The data travels through the chip’s principal corridors/hallways, also known as the “Network on a Chip” or NOC, and then the LPDDR4 DRAM, which has a bandwidth of 68 gigabytes per second and is used to store the data.
A neural network processor is a fantastic tool. Although a large amount of data passes through it, some of the computational jobs have yet to be changed to run on a neural network processor or are incompatible with one. This is where the graphics processing unit (GPU) enters the picture.
This chip’s GPU has mediocre performance (according to Tesla), operates at 1GHz, and can handle 600 GFLOPS. According to Tesla, the GPU is now used to conduct various post-processing activities, which might involve the generation of human-readable images and films.
The CPU also performs some general-purpose processing activities that are not suited for the neural processor. According to Tesla, the chip contains 12 ARM Cortex A72 64-bit CPUs operating at 2.2GHz. Although, a more true definition would be that it contains three 4-core CPUs. However, Tesla’s decision to use ARM’s Cortex A72 architecture is perplexing.
Elon Musk and his team explained it by claiming that this is what they had when they began designing the chip two years ago. Perhaps the inclusion of three older CPUs rather than one or two newer or more powerful ones was a cost-cutting measure for Tesla, which would make sense if multithread performance is more important to them than single-task performance.
Multithreading normally takes a little more programming effort to appropriately divide jobs, but hey, this is Tesla, so it’s probably a piece of cake for them.

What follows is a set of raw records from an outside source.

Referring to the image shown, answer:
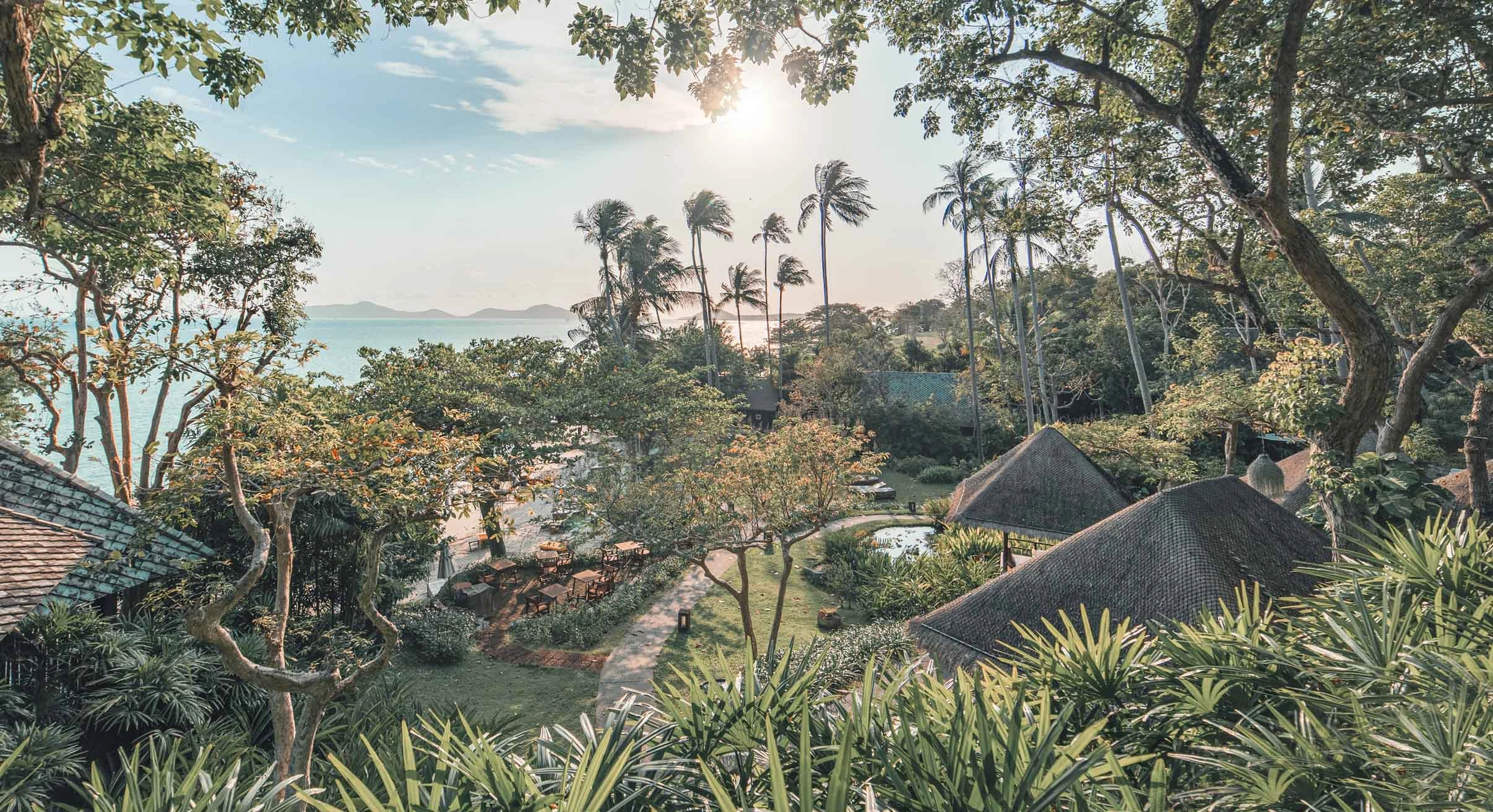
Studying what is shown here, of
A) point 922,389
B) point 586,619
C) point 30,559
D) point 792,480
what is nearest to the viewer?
point 30,559

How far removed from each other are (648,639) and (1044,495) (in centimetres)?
841

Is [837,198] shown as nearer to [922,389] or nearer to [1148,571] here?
[922,389]

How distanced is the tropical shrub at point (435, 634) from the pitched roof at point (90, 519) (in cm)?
378

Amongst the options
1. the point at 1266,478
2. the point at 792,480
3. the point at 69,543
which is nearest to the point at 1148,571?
the point at 1266,478

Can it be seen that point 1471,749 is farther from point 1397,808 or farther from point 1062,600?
point 1062,600

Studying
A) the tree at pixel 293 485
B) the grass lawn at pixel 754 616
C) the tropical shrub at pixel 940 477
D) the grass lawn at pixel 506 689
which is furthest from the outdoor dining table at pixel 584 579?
the tropical shrub at pixel 940 477

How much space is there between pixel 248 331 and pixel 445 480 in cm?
193

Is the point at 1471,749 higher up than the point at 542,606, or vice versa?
the point at 1471,749

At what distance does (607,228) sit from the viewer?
103 feet

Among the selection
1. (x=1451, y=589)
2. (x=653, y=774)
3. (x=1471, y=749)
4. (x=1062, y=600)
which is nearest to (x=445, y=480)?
(x=653, y=774)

In any case, this chip’s CPU performance is 2.5 times better than Tesla’s prior HW2 version.
What to expect from Tesla Hardware 4?
All we know for now is that it will be geared at enhancing safety. The only thing it really tells us is that it won’t be focused on teaching an old automobile new tricks, but it doesn’t rule out the possibility that it will.
Here’s a list of possible HW4 updates and upgrades, sorted from most likely to most speculative:
- Tesla will most likely employ a newer CPU version, which will most likely be the Cortex A75, depending on when Tesla began building the architecture. The enhanced processing capability allows Tesla to conserve power and space on the chip, allowing additional crucial components to be added.
- With even more SRAM, the neural processing units have been upgraded.
- Tesla may switch to LPDDR5, which would result in significantly faster speeds and lower power usage. However, if the HW4 chip is still in development, or to save money, Tesla may choose LPDDR4X. LPDDR4X saves electricity by utilizing a lower voltage, although it might still result in a performance improvement if numerous chips are utilized in parallel.
- Depending on whether the chip’s processing capability can handle the full resolution and frame rate that the cameras are capable of, Tesla’s HW4 may have additional cameras and sensors with a better resolution and maybe even a higher frame rate.
- A better image signal processor (ISP). Tesla aimed to make their chip as inexpensive and powerful as possible. That’s why there’s a big gap in HW3 between what the chip input can do and what the ISP can handle, necessitating the need for a beefier or secondary ISP, depending on whether the option takes less power, less space, or costs less.
The HW3 computer from Tesla is a monster. It can handle seven times the number of frames and has seven times the size of neural networks. Finally, Tesla has created a strong and powerful processor that is capable of performing a wide range of activities.
2022 should be an intriguing year for Tesla Autopilot Full Self-Driving capabilities, with strong bespoke hardware and specialized AI software to match.
They’re nearly halfway through the four-year development cycle for Hardware 4, which is expected to be completed in late 2022 and will be incorporated into the Cybertruck.